Simulation or Real Intelligence: Unpassed Test

Modern models of artificial intelligence, capable of the so -called “simulated reasoning” (Simulated Reasoning, SR), demonstrate a curious paradox. They cope with routine mathematical tasks, but fail at a deeper level – when solving competitive problems requiring constructing strict evidence.

This conclusion was reached by researchers from Eth Zurich and Insait at the University of Sofia – IVO Petrov and Martin Vechev. Their work “proof or bluff? LLM assessment at the mathematical Olympiad in the United States in 2025” pours light on real restrictions on SR models, despite the ambitious statements of some developers of AI.

Unlike ordinary large language models (LLM), SR models are trained to generate a chain of reasoning – a step -by -step process of solving problems. At the same time, the “modeled” does not mean a complete lack of reasoning, but indicates the difference between their methods and human.

To test the capabilities of SR models, 2025 tasks were selected from the US Mathematics Olympiad (USAMO). These tasks required not just answers, but complete logical evidence. According to the test results, the average percentage of the correct solutions for most models was less than 5%. Only Google Gemini 2.5 Pro was able to reach 24% of the maximum result, while the rest of the participants – such as Deepseek R1, GROK 3, Anthropic Claude 3.7 Sonnet and QWEN “S QWQ -32B – showed even more modest results.

When analyzing errors, it became obvious: the models often made logical jumps without sufficient justifications, built conclusions on unverified assumptions and did not correct their own contradictions. So, for example, the QWEN QWQ model made an error on the fifth Usamo task, incorrectly excluding the permissible values, which led to the wrong solution.

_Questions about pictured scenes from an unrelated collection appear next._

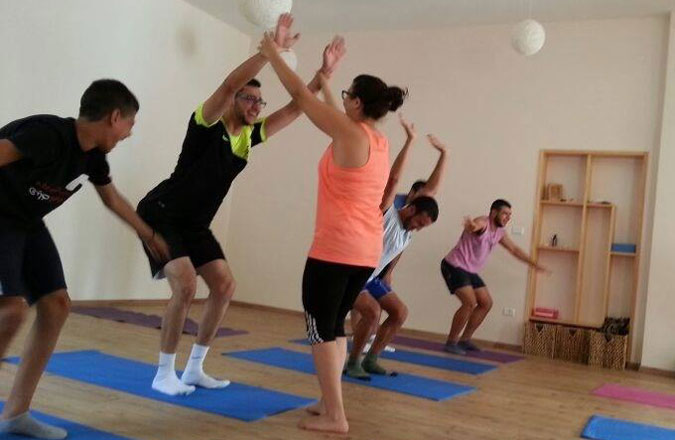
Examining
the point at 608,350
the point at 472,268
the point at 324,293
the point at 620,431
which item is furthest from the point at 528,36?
the point at 324,293

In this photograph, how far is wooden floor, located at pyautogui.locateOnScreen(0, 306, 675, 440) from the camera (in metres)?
2.63

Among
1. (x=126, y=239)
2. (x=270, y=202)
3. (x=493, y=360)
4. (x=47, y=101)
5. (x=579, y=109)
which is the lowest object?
(x=493, y=360)

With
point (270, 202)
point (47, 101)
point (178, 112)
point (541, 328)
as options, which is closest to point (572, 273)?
point (541, 328)

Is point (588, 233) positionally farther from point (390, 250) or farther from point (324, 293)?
point (324, 293)

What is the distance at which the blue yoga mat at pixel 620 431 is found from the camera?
316 centimetres

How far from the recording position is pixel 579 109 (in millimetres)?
6531

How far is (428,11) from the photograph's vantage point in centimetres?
675

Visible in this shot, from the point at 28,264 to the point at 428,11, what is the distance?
5405mm

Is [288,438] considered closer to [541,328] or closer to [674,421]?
[674,421]

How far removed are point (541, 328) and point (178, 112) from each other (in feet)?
13.7

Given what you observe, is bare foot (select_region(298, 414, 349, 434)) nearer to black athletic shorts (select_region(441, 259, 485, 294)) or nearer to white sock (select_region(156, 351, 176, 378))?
white sock (select_region(156, 351, 176, 378))

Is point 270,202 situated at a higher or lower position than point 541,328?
higher

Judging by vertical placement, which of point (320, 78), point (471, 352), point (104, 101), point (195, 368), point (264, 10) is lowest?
point (471, 352)

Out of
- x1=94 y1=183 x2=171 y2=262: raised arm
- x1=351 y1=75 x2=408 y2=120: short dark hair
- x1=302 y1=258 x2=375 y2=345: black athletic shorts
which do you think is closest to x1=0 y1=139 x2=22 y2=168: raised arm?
x1=94 y1=183 x2=171 y2=262: raised arm
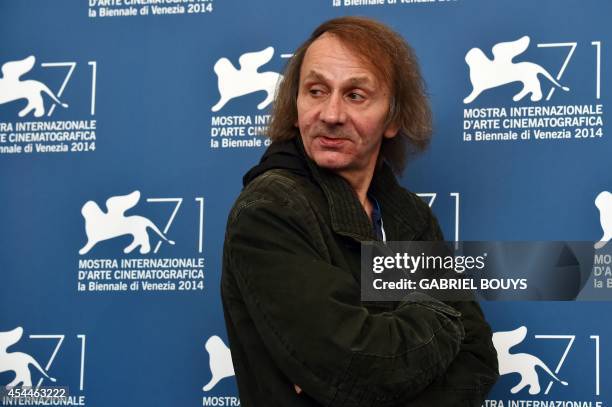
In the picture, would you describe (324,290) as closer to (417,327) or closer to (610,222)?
(417,327)

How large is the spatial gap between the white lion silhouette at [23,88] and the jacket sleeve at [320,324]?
3.87 ft

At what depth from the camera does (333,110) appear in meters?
1.81

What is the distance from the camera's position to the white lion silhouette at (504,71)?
7.42ft

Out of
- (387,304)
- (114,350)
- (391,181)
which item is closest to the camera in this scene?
(387,304)

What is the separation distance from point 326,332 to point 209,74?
1140 mm

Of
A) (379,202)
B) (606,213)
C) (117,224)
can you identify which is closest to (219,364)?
(117,224)

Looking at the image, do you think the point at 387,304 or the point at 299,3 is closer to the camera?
the point at 387,304

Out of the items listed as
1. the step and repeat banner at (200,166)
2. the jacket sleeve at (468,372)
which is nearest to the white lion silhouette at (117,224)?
the step and repeat banner at (200,166)

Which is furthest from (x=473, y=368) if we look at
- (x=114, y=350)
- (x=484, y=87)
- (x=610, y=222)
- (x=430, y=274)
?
(x=114, y=350)

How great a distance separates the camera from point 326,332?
1.53 m

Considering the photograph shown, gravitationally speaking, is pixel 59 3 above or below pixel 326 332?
above

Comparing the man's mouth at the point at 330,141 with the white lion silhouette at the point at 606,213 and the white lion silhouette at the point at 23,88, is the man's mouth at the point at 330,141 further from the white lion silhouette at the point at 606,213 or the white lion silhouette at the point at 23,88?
the white lion silhouette at the point at 23,88

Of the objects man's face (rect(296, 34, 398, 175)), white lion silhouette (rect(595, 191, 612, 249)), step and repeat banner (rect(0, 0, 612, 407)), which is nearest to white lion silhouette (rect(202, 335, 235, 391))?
step and repeat banner (rect(0, 0, 612, 407))

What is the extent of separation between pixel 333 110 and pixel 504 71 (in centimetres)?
67
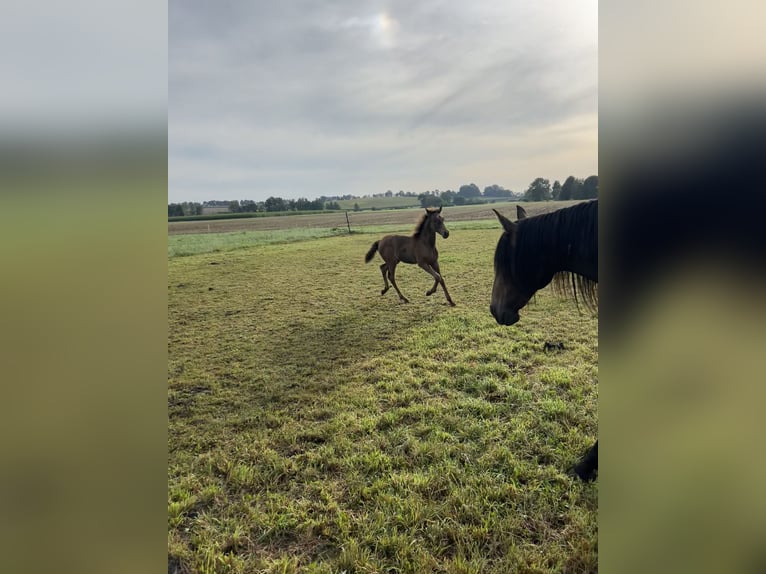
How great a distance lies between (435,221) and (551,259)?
3.59 metres

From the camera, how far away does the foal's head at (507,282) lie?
256 cm

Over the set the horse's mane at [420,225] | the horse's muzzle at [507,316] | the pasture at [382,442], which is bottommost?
the pasture at [382,442]

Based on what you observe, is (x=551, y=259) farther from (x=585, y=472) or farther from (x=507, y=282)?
(x=585, y=472)

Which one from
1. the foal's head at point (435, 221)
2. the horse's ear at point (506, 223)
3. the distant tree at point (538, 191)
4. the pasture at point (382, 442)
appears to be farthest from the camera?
the distant tree at point (538, 191)

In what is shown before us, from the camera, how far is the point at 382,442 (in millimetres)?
2391

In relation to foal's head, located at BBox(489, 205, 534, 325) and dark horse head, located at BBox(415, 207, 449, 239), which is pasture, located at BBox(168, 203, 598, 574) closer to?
foal's head, located at BBox(489, 205, 534, 325)

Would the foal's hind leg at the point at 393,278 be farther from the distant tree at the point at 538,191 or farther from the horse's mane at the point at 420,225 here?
the distant tree at the point at 538,191

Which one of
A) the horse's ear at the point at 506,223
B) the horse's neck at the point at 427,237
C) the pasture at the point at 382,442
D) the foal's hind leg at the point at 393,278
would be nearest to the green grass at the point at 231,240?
the pasture at the point at 382,442

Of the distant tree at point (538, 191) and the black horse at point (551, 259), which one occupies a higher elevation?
the distant tree at point (538, 191)

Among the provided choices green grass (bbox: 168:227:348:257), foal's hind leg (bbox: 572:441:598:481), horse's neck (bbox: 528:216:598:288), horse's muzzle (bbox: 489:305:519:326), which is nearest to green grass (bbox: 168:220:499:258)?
green grass (bbox: 168:227:348:257)

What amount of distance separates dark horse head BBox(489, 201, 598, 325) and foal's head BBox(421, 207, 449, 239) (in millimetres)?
3156

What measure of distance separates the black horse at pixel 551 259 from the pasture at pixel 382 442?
1.50 ft

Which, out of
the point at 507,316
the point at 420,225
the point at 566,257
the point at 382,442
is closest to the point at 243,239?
the point at 420,225
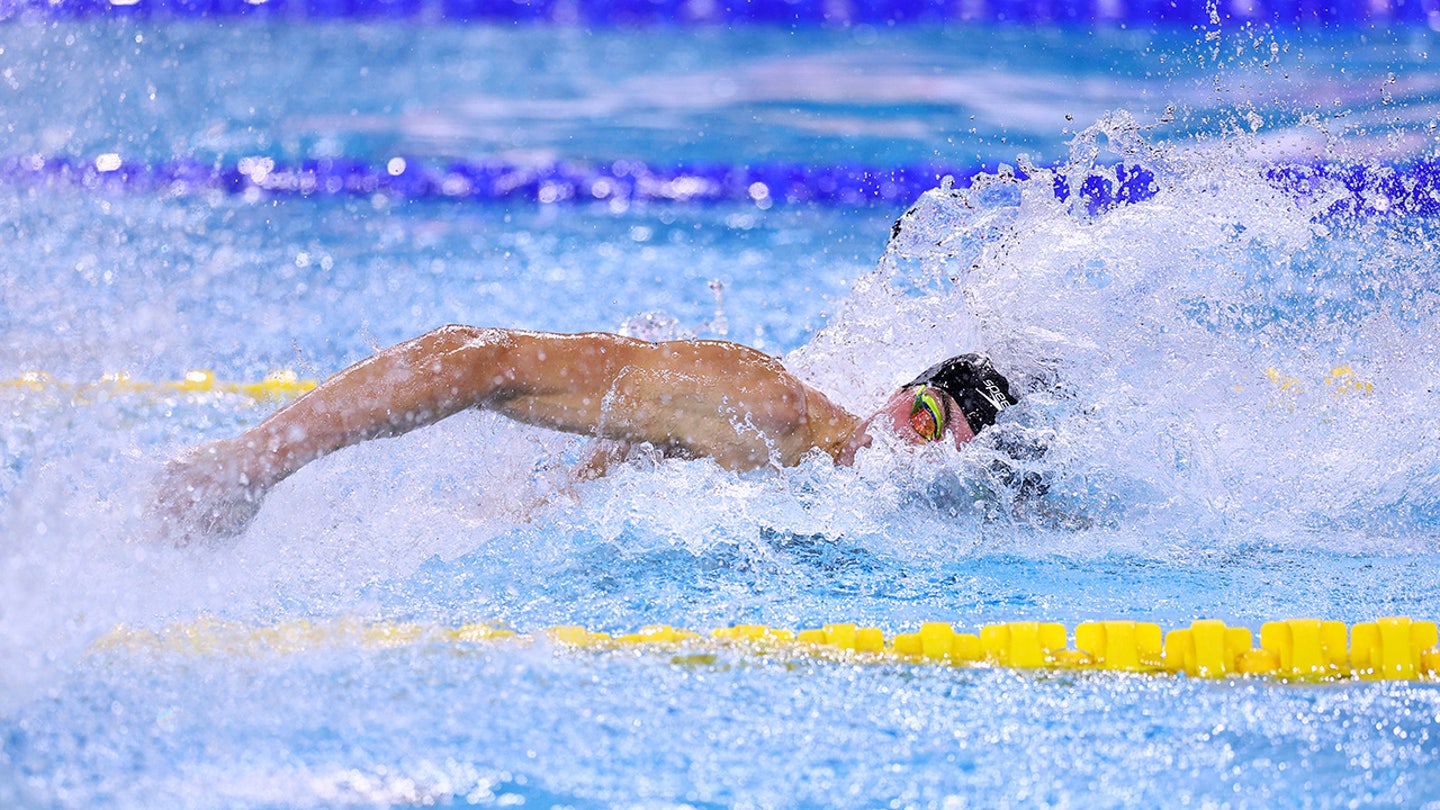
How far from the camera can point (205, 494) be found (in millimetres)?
1707

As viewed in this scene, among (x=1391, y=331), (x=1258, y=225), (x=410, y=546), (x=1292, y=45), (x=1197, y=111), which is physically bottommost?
(x=410, y=546)

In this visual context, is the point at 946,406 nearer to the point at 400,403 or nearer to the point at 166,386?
the point at 400,403

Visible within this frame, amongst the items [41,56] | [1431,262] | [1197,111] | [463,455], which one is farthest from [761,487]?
[41,56]

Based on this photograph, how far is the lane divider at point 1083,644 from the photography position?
1.73 meters

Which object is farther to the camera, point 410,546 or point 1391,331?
point 1391,331

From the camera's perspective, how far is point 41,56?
6.28 meters

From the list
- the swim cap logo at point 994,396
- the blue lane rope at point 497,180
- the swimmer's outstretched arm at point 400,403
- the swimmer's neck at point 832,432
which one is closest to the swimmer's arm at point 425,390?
the swimmer's outstretched arm at point 400,403

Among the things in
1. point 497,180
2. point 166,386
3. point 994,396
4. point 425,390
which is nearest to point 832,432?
point 994,396

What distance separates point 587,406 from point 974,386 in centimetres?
63

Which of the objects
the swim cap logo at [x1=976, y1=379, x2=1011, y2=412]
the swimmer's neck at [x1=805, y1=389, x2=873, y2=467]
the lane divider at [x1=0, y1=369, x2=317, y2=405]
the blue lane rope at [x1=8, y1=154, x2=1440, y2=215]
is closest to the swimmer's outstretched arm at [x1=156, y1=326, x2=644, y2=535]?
the swimmer's neck at [x1=805, y1=389, x2=873, y2=467]

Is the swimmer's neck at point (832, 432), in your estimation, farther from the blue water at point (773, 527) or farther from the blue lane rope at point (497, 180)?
the blue lane rope at point (497, 180)

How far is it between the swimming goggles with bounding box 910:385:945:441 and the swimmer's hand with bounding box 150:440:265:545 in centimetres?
96

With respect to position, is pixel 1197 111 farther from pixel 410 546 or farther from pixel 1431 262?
pixel 410 546

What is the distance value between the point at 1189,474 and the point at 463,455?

The fact that models with high confidence issued erroneous evidence, without demonstrating signs of awareness of their own mistakes, caused particular concern. The authors of the study believe that one of the reasons lies in the methods of teaching models – for example, in the improper transfer of requirements for formatting answers in inconspicuous contexts.

The gap between the solution of problems and the construction of evidence clearly demonstrates the border of the possibilities of modern SR models. They know how to effectively recognize and reproduce familiar templates, but are not capable of fully constructing new logical reasoning.

CHININ-OF-ThUUGHT technology really improves the results, as it increases computing resources directed to sequential generation of intermediate conclusions. However, pure probabilistic data processing remains based, and not a genuine understanding of abstract concepts.

/Reports, release notes, official announcements.